Olvidó qué era sentirse femenina. Olvidó ser deseada. Sacó adelante a sus hijos. Las pensiones por viudedad las guardó para ellos.
Su vida amorosa la borró. Pensó que no tenía derecho.
Hasta aquella tarde de lluvia. Cumpleaños de una compañera, parada tarde, aguacero. El autobús no llegaba. De repente, un coche se detuvo.
—¿Te llevo?
Un hombre normal. Mirada cálida. Amable. Se llamaba Sergio. Resultó que vivían cerca. Luego la esperaba cada mañana, la llevaba al trabajo, la recogía. Le hacía café en el coche. Le decía que era hermosa.

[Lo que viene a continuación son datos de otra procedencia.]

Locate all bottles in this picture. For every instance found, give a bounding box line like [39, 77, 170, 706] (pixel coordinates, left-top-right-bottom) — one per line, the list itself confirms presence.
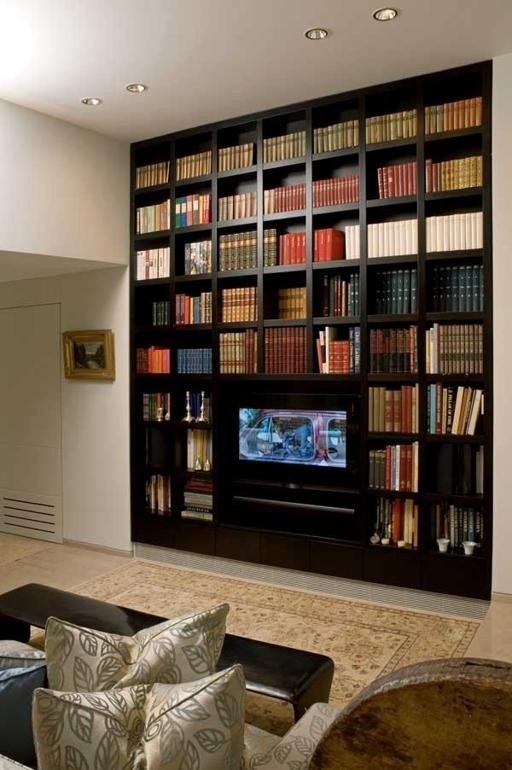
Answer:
[370, 533, 380, 544]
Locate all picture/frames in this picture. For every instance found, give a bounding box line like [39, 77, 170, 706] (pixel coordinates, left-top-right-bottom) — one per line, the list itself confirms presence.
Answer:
[59, 324, 120, 384]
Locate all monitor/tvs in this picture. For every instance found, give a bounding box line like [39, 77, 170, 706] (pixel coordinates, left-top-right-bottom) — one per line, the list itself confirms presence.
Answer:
[232, 394, 361, 494]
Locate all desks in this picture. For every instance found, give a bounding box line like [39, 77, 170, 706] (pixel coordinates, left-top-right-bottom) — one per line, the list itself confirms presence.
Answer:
[0, 578, 333, 725]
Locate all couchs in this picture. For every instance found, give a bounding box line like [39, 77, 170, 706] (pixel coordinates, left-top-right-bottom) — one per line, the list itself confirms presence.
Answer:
[0, 632, 344, 769]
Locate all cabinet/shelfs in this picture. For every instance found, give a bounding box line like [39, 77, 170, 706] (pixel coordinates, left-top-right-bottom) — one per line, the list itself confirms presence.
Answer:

Marina se había olvidado de los piropos. Pero con él era fácil. Él se divorció —sorprendió a su mujer con un amante—. No tenía hijos.
Y de pronto, le propuso vivir juntos. Y ella… no supo qué hacer.
Sus hijos la rechazaron. La llamaron frívola. Dijeron que se buscara su vida, que ellos alquilarían.
Marina sufría. Pero algo hizo clic dentro de ella.
—Pues bien —les dijo—, dividiremos el piso en tres estudios. Yo pondré la diferencia. Sois adultos. Y yo… no tengo por qué estar sola solo porque os convenga.
Se mudó con Sergio.
Entonces ocurrió el milagro: Marina volvió a ser madre. Su embarazo fue difícil. Los médicos le aconsejaron no seguir. Pero decidió dar a luz.
Sergio no se alejó de ella. La llevó a hospitales, veló por ella noches enteras. Fue padre desde el primer latido.
Sus hijos… desaparecieron. No llamaron, no escribieron.
Pero el día del alta, los tres aparecieron. Con flores. Con globos. Con disculpas.
Ahora el piso vuelve a resonar con risas infantiles. La pequeña Darinka corre por la casa, y los hermanos mayores están de vuelta. Tatiana viene a ayudar. Ignacio trae a su esposa de visita. Esteban organizó una cena familiar.
Marina mira a Sergio… y el corazón le da un vuelco.
Pudo decir que no. Pudo quedarse sola. Pero eligió vivir.
Ahora lo sabe: nunca es tarde para ser feliz. Si junto a ti está quien te ama de verdad.